Его голос звучал искренне, в манерах сквозило раскаяние. Я внимательно всматривалась в его черты, стараясь обнаружить противоречие между словами и наружностью пасынка, но фасад был без единого изъяна. Мы поболтали о том о сем и расстались достаточно дружески, хотя я уже знала, что отныне буду вести себя с ним так же настороженно, как он вел себя со всем миром. Мать во мне, еще помнящая ребенка, которого она любила и растила, теперь скорбела, видя, как он удаляется прочь незнакомцем… Но, быть может, в свое время это должен прочувствовать каждый родитель.
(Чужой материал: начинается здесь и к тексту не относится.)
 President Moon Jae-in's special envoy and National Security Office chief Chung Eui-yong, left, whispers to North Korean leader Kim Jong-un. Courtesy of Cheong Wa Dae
Когда Артур упомянул, как Гавейн жаждет мести, Мордред быстро заговорил.
– Вира[22]
– вот цена за жизнь человека. Среди саксов виновный в смерти может отдать выкуп родственникам убитого, и кровный долг считается уплаченным. Это устраняет необходимость вести кровную вражду. Нужно посмотреть, не примет ли Гавейн выкуп Ланселота. Используйте его, чтобы урегулировать вопросы чести.Идея была заманчивой, но Гавейн согласился бы с ней, только если Ланселот расплатился бы лично.
– Сюда он не приедет, – быстро проговорил Артур, не давая мысли укорениться в умах других. – Пусть к нему съездит Бедивер и вернется с деньгами.
– Нет! – лицо Гавейна побагровело, а голос сделался твердым, как сталь. – Я приму выкуп лишь вместе с личными извинениями. Если для этого нужно найти Ланселота в Бретани, пусть так и будет. Мы, люди из клана короля Лота, всю жизнь провели на вашей службе, Артур Пендрагон.
И за все эти годы вы нам кое-чем обязаны. У меня появилась возможность восстановить честь семьи, и я прошу вас отправиться вместе со мной в Бретань и помочь снять с себя оскорбление.
Требования были немыслимыми, но никакие доводы не изменили решения оркнейца, и вот в середине июля лодочники из Лондона приготовились перевезти через Канал короля Артура с группой рыцарей – не такой многочисленной, чтобы франки заподозрили вторжение, но явно больше, чем было необходимо для личной охраны.
– Мне это совсем не нравится, Артур, – сетовала я, когда стал приближаться день их отъезда. – Я не верю, что Гавейн сумеет сохранить спокойствие, ты ведь знаешь, какой он горячий. К тому же сейчас не время уезжать, когда и дома столько дел.
– И не ехать нельзя: слишком велик риск вызвать недовольство соратников. – Муж оторвался от лежащей на нашем столе работы и подошел к окну. И поскольку больше он не добавил ни слова, я рискнула сделать замечание:
– Ты ведь не хочешь столкновения с Ланселотом?.. – О бретонце мы не говорили с тех самых пор, как Артур прервал мою первую попытку рассказать о нем, и теперь мне приходилось подбираться к этой теме, как человеку, пробирающемуся по кочкам в глубь трясины.
– Прекрати, Гвен! Не проси за его жизнь, не важно, как сильно мы его оба любили, – слова сорвались с его языка: сердитые, умоляющие, полные разочарования. Ярость его ответа удивила меня, и инстинктивно я сделала шаг назад. – Видишь ли, – мрачно продолжал он, – мне тоже нужна любовь.
Трещина в дамбе так и не затянулась, и чувства по-прежнему искали выхода. Я замерла, едва осмеливалась дышать и молилась, чтобы наконец он открыл свое сердце.
– Помнишь, как ты возвращалась из монастыря Бригиты?
– После того как меня похитил Маэлгон?